[Written task] Reproduce the data below word for word, leaving out the pictures.

(Data from a collection)
════════

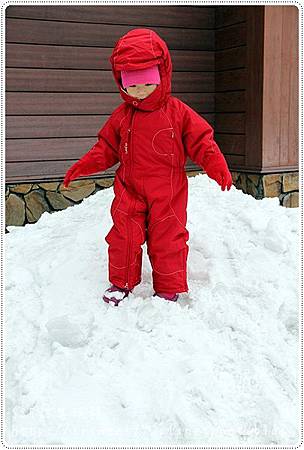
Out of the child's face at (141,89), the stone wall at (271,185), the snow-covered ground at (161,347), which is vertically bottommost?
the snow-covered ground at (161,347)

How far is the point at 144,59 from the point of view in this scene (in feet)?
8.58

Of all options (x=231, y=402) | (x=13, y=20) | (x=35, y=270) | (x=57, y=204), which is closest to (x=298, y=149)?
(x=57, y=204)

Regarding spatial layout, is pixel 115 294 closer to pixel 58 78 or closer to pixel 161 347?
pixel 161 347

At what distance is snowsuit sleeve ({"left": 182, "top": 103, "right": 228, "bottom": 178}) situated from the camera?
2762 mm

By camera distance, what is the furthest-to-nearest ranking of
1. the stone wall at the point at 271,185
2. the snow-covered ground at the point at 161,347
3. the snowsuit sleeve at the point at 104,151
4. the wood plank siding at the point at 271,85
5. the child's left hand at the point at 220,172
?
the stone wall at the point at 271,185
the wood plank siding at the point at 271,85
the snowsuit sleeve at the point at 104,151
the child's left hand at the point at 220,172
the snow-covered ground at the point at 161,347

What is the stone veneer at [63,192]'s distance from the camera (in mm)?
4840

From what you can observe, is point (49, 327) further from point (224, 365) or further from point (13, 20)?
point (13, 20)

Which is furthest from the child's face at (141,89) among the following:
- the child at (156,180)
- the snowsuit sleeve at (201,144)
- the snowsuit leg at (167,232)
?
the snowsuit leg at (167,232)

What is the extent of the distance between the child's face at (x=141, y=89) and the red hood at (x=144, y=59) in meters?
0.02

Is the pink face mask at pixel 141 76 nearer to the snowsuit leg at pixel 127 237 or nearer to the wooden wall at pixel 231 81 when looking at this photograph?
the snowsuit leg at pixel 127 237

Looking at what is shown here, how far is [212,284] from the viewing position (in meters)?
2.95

════════

[Task response]
Out of the child's face at (141,89), the stone wall at (271,185), the snow-covered ground at (161,347), which is vertically bottommost?
the snow-covered ground at (161,347)

How far is the point at 144,59 from the point of view in this scene (in feet)?
8.58

Of all options (x=231, y=402) | (x=13, y=20) | (x=35, y=270) | (x=57, y=204), which is closest to (x=298, y=149)?
(x=57, y=204)

Regarding spatial layout, is pixel 115 294 closer to pixel 58 78 or closer to pixel 161 347?
pixel 161 347

At what distance is snowsuit sleeve ({"left": 182, "top": 103, "right": 228, "bottom": 178}) situated from the camera?
2762 mm

By camera distance, what is the furthest-to-nearest ranking of
1. the stone wall at the point at 271,185
2. the snow-covered ground at the point at 161,347
3. the snowsuit sleeve at the point at 104,151
4. the wood plank siding at the point at 271,85
5. the child's left hand at the point at 220,172
?
the stone wall at the point at 271,185
the wood plank siding at the point at 271,85
the snowsuit sleeve at the point at 104,151
the child's left hand at the point at 220,172
the snow-covered ground at the point at 161,347

What is the stone veneer at [63,192]'s distance from the camera (in mm)?
4840

From what you can observe, is point (49, 327) further from point (224, 365) or further from point (13, 20)?
point (13, 20)

Which is furthest from the child's face at (141,89) among the following:
- the child at (156,180)
- the snowsuit sleeve at (201,144)
- the snowsuit leg at (167,232)
?
the snowsuit leg at (167,232)

What is the extent of the distance between the child's face at (x=141, y=89) and the red hood at (x=144, y=59) in meters?
0.02

Is the pink face mask at pixel 141 76 nearer to the snowsuit leg at pixel 127 237 or nearer to the wooden wall at pixel 231 81 when looking at this photograph?
the snowsuit leg at pixel 127 237

Looking at what is shown here, how far is [212,284] from the viewing position (in meters)?
2.95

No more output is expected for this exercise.